Assigned task → Note each line in the data holding the string "States" and report it.

Source information →
****

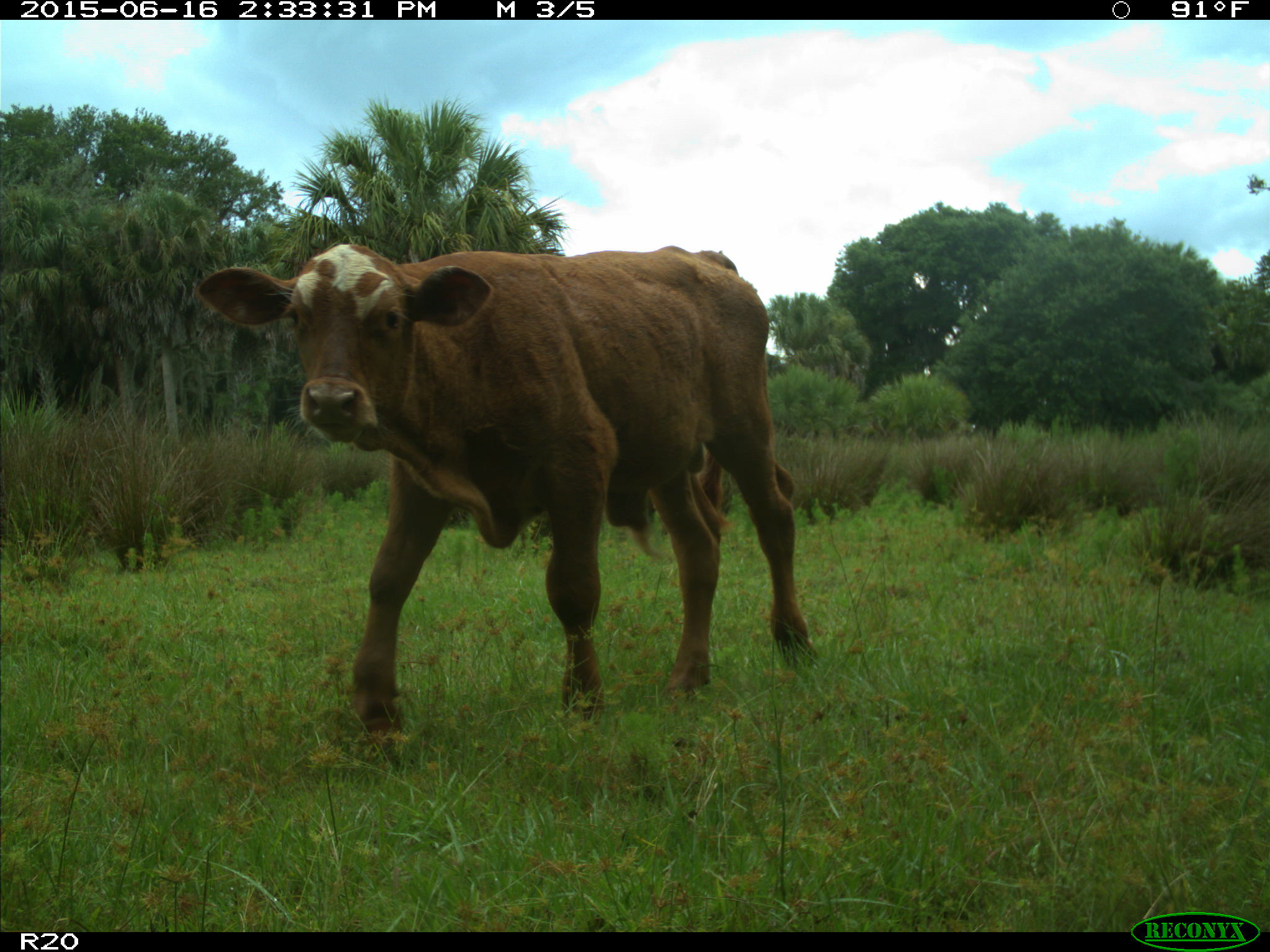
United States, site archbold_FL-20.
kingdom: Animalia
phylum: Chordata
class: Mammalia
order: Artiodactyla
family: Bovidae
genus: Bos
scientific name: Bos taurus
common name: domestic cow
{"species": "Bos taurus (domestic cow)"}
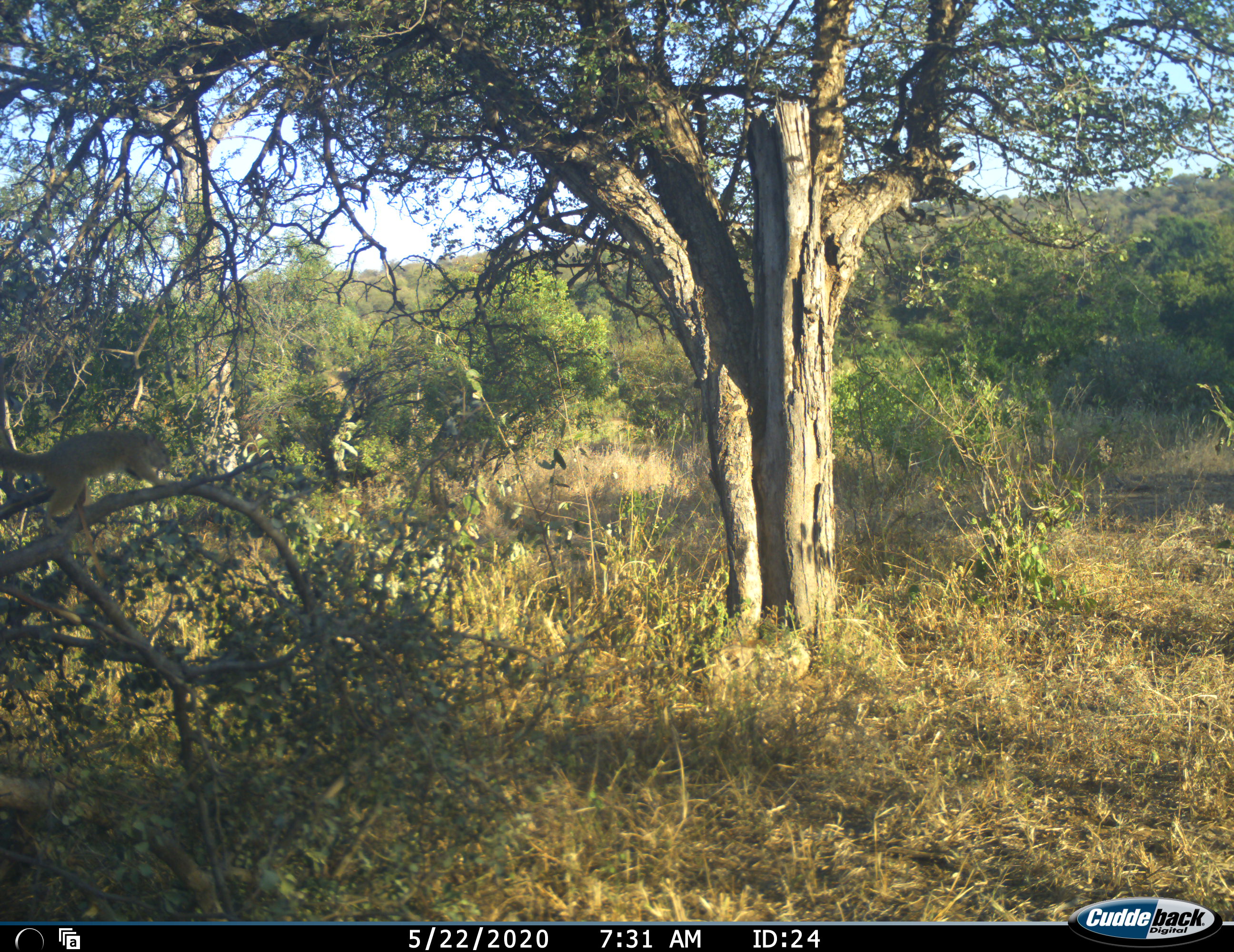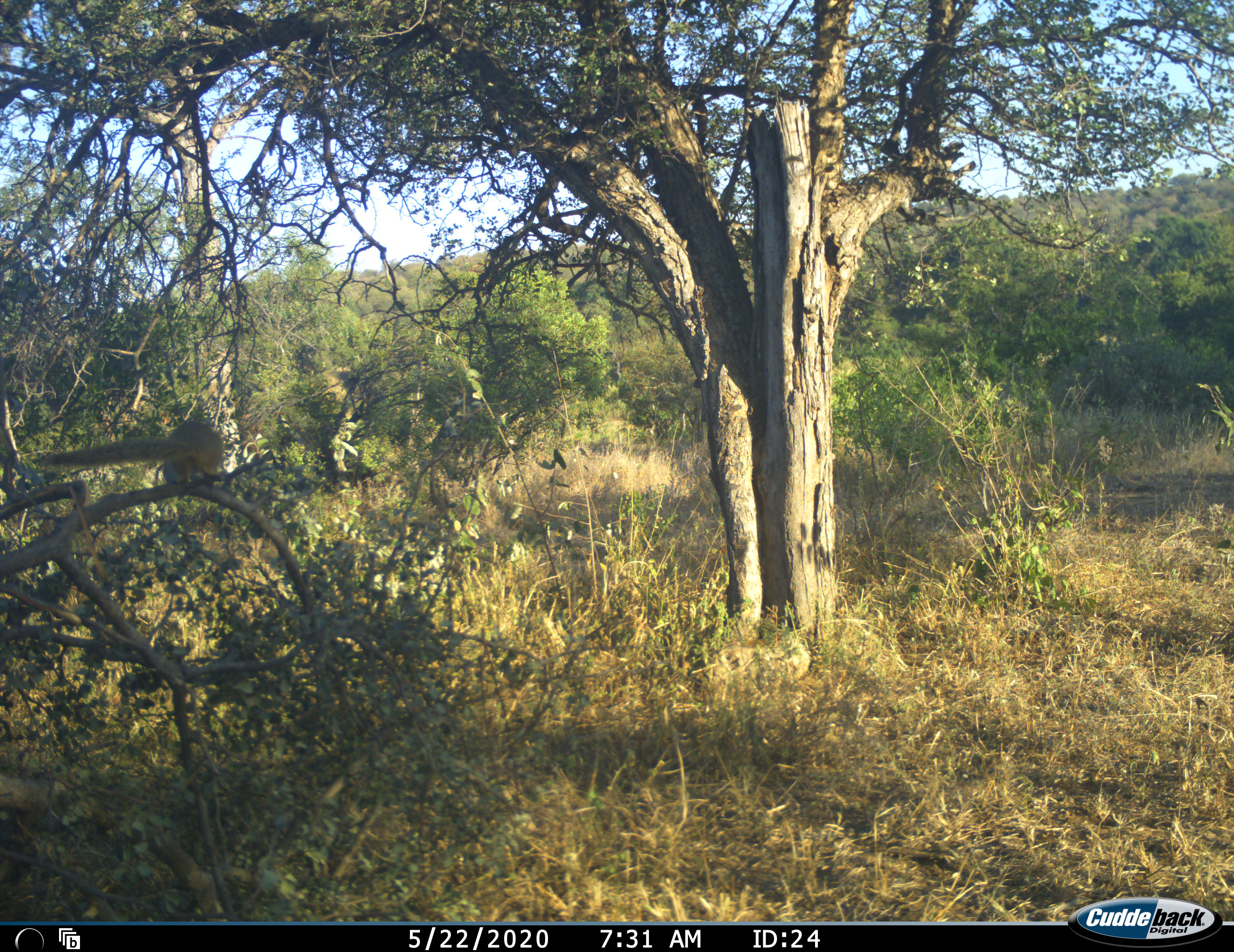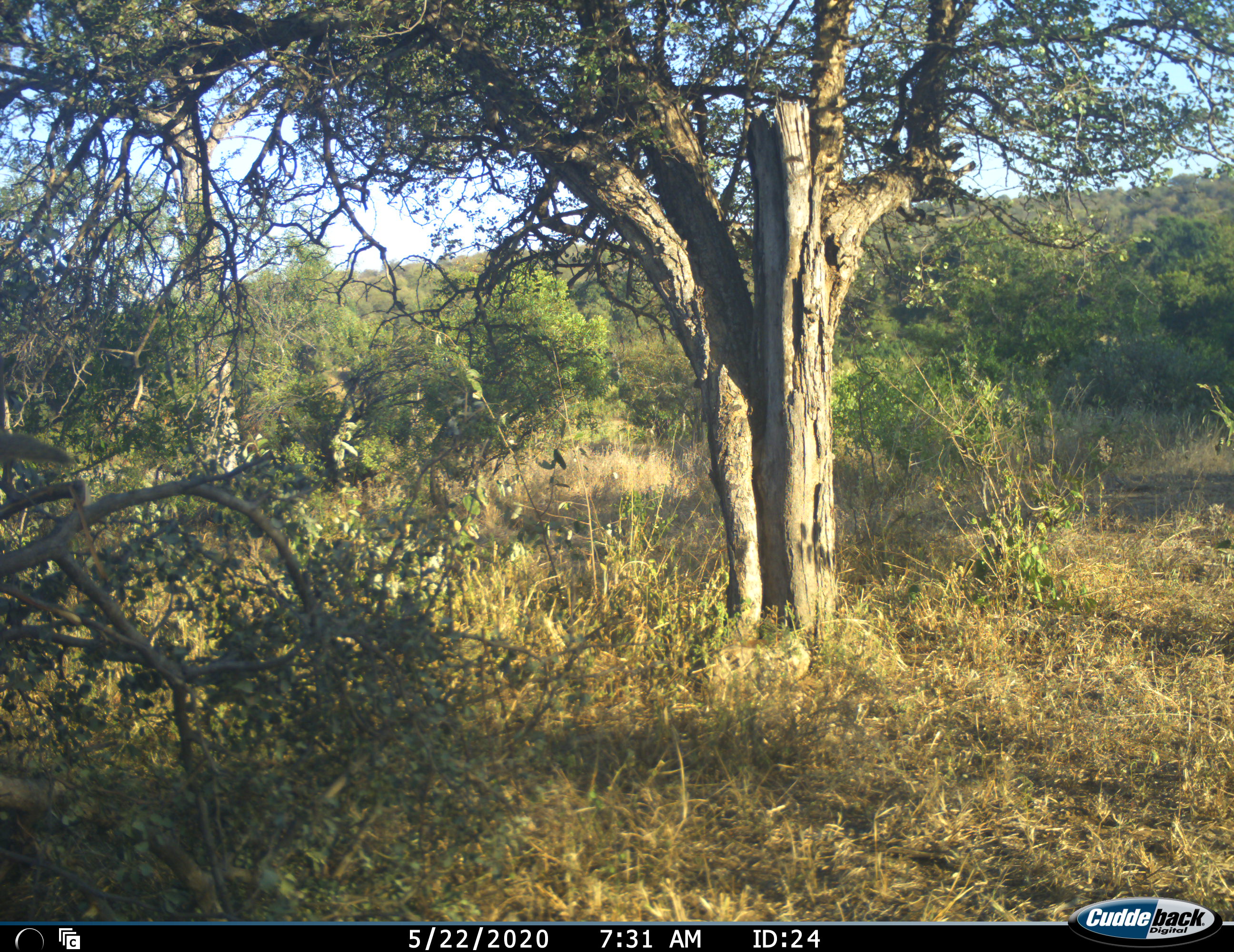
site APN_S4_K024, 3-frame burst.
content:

****

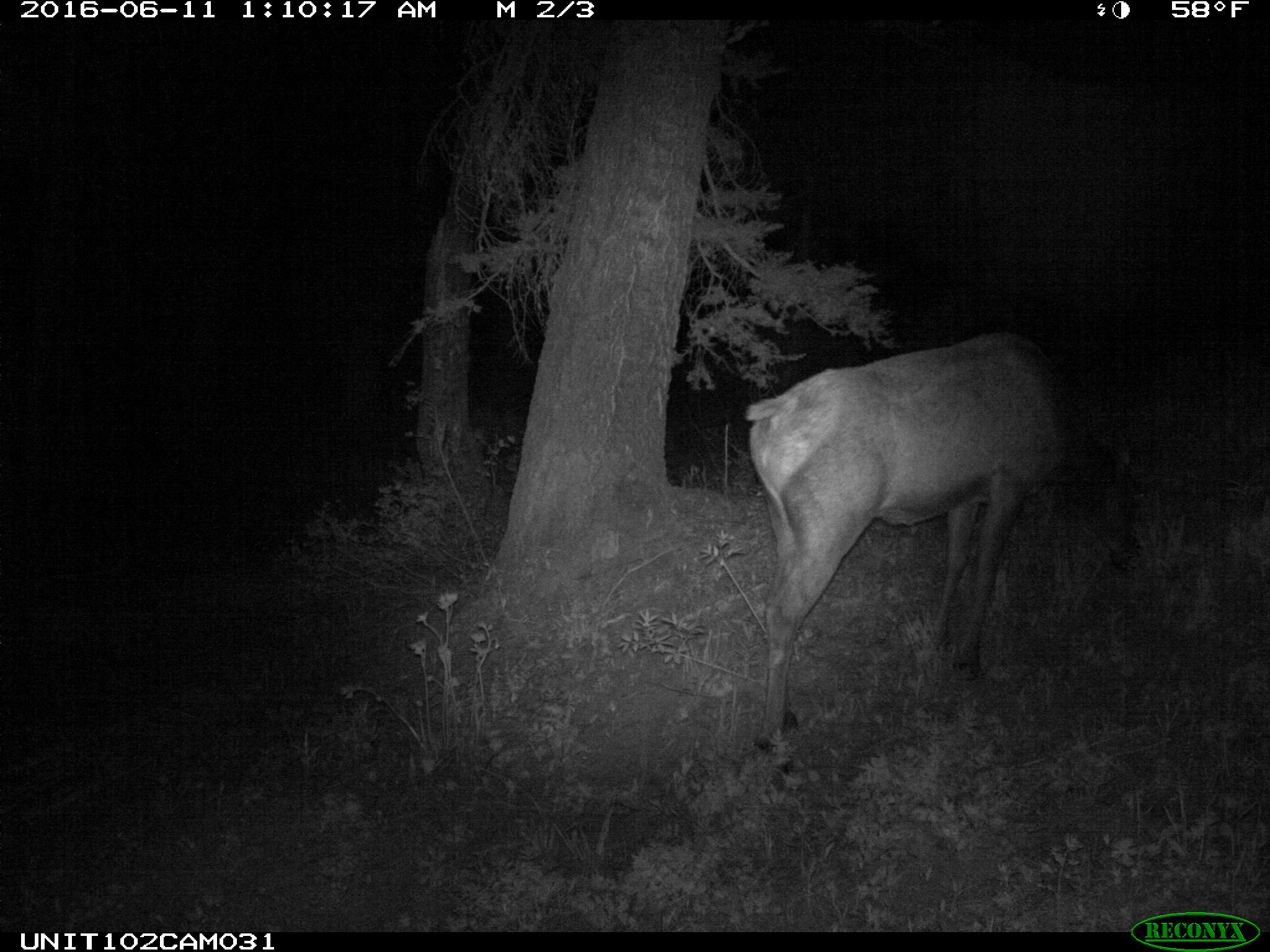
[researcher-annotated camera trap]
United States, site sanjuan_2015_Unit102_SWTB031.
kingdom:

****

Response →
United States, site archbold_FL-20.
United States, site sanjuan_2015_Unit102_SWTB031.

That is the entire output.